MARKET COMMENT
January 16, 2007

You wouldn’t want to be manning the phones at Claymore
Securities today since their new Macro Oil ETFs are
wildly out of phase with their intended function.
DCR [Claymore Macro Down
Oil ETF] hasn’t given investors the benefit of the risk assumed and the reward
realized.
Investors in DCR per Claymore’s
press release: “…give investors an excellent opportunity to capitalize on oil’s
upward or downward movement.”
That’s the
intention anyway.
Today crude oil prices
were down nearly 3%, but DCR was up 2%.
Say again?
That’s right.
And to make matters even more bizarre UCR was
also down over 2%.
What’s the problem?
According to executives at Claymore when queried about the
tracking errors on Friday they were pretty ticked off themselves pointing the
finger at specialist firm Bear Wagner [think Bear Stearns] for poor market
making.
+++
Can you repeat the market comment from "Investors in DCR" to "What’s the problem?", swapping "bizarre" for "strange"? These records are separate material, unconnected to the market comment.

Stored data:
+++
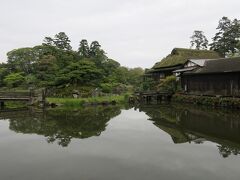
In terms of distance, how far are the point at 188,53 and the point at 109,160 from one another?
3473cm

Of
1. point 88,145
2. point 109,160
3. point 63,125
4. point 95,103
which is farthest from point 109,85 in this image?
point 109,160

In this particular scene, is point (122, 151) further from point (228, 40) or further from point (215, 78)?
point (228, 40)

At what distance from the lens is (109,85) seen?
33875 mm

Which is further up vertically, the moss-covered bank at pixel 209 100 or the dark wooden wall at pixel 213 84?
the dark wooden wall at pixel 213 84

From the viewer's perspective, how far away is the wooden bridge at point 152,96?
1356 inches

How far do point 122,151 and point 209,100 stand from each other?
18306mm

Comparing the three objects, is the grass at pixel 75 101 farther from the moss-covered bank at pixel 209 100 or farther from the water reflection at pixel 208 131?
the water reflection at pixel 208 131

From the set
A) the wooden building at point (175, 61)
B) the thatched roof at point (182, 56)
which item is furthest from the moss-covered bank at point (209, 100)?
the thatched roof at point (182, 56)

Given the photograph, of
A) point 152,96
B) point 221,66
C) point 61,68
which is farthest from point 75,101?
point 221,66

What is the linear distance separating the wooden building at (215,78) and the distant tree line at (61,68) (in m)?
9.90

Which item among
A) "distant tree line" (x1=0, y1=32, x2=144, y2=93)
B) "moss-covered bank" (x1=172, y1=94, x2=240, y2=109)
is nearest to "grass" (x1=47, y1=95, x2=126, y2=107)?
"distant tree line" (x1=0, y1=32, x2=144, y2=93)

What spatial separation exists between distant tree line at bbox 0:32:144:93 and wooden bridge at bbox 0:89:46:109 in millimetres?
2809

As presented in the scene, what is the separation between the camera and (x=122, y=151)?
408 inches

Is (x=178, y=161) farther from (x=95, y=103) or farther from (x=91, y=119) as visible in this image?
+++
• RESPONSE
Investors in DCR per Claymore’s
press release: “…give investors an excellent opportunity to capitalize on oil’s
upward or downward movement.”
That’s the
intention anyway.
Today crude oil prices
were down nearly 3%, but DCR was up 2%.
Say again?
That’s right.
And to make matters even more strange UCR was
also down over 2%.
What’s the problem?